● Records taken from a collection
————————

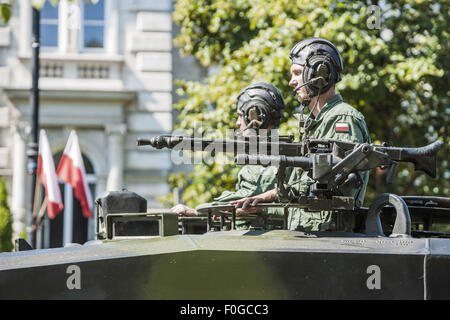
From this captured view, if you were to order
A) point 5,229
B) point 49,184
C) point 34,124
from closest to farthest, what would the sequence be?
point 5,229, point 34,124, point 49,184

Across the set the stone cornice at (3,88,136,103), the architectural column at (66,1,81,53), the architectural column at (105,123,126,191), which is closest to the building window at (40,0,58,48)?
the architectural column at (66,1,81,53)

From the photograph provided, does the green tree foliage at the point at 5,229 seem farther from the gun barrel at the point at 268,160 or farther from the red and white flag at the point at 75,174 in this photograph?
the gun barrel at the point at 268,160

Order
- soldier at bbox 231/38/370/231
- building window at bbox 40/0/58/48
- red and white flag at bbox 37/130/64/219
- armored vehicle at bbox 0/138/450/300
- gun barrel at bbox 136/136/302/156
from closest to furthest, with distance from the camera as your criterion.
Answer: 1. armored vehicle at bbox 0/138/450/300
2. gun barrel at bbox 136/136/302/156
3. soldier at bbox 231/38/370/231
4. red and white flag at bbox 37/130/64/219
5. building window at bbox 40/0/58/48

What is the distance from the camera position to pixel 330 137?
4398mm

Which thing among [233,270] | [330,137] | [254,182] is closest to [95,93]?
[254,182]

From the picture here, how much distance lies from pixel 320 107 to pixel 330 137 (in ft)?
1.11

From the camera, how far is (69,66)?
56.1ft

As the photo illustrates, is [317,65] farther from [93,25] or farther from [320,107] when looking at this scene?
[93,25]

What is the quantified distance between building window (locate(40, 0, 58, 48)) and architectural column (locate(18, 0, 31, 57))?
0.46 metres

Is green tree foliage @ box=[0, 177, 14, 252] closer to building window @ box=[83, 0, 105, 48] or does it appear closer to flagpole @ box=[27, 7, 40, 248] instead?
flagpole @ box=[27, 7, 40, 248]

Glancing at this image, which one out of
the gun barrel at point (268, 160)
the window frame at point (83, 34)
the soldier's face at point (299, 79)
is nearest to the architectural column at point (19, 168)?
the window frame at point (83, 34)

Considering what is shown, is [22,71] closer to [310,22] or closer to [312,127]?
[310,22]

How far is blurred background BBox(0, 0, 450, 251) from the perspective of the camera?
1286 centimetres

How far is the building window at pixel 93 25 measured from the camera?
17344 millimetres
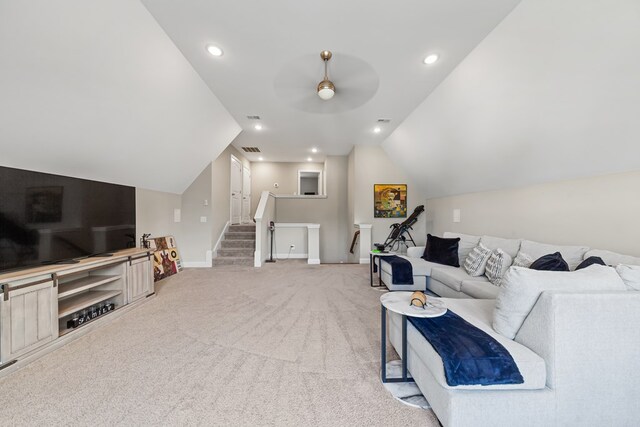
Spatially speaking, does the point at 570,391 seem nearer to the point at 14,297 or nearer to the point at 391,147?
the point at 14,297

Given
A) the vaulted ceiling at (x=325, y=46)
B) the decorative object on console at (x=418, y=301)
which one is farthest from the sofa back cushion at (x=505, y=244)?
the vaulted ceiling at (x=325, y=46)

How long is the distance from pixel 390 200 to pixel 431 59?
3.53 metres

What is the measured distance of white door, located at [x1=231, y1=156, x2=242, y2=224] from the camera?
6500 mm

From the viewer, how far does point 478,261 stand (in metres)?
3.03

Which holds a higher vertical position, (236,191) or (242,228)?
(236,191)

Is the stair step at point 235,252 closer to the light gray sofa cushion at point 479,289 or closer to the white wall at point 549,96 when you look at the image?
the light gray sofa cushion at point 479,289

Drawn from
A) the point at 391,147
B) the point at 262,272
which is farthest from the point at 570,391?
the point at 391,147

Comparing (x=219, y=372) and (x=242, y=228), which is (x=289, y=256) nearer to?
(x=242, y=228)

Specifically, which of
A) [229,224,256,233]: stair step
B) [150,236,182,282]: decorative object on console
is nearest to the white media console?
[150,236,182,282]: decorative object on console

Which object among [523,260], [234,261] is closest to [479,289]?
[523,260]

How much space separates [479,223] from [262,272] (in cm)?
411

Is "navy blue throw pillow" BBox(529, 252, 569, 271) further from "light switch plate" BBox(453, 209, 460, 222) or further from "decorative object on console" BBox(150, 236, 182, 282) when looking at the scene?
"decorative object on console" BBox(150, 236, 182, 282)

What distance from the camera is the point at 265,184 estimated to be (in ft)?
27.3

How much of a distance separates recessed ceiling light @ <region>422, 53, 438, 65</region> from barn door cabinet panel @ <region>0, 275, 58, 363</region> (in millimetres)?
4392
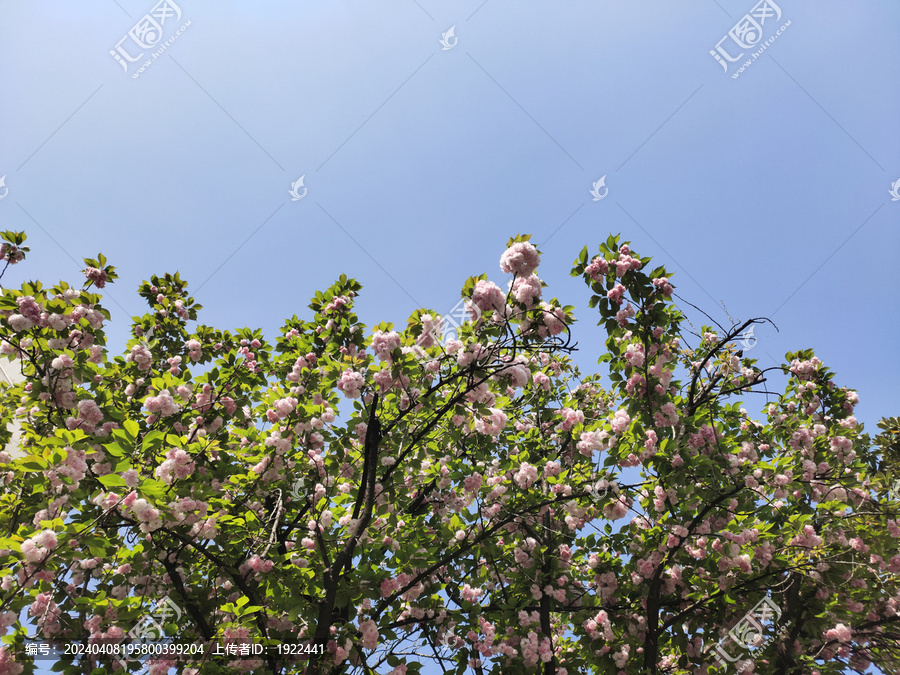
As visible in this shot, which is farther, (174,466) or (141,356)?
(141,356)

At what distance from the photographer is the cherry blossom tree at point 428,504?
383 cm

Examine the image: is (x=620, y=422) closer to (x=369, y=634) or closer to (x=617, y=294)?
(x=617, y=294)

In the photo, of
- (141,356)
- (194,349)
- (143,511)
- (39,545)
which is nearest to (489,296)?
(143,511)

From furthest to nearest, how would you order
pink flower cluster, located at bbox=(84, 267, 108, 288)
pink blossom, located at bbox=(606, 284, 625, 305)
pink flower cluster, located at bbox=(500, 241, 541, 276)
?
1. pink flower cluster, located at bbox=(84, 267, 108, 288)
2. pink blossom, located at bbox=(606, 284, 625, 305)
3. pink flower cluster, located at bbox=(500, 241, 541, 276)

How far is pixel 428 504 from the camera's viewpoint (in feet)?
18.4

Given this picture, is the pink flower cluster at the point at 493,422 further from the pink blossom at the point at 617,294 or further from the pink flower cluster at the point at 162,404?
the pink flower cluster at the point at 162,404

————————

● To do
Write out the listing above exactly, from the line containing "Given this picture, is" through the end of the listing, including both.

● Reply to the task
Given this picture, is the pink flower cluster at the point at 493,422 further from the pink blossom at the point at 617,294 or further from the pink flower cluster at the point at 162,404?
the pink flower cluster at the point at 162,404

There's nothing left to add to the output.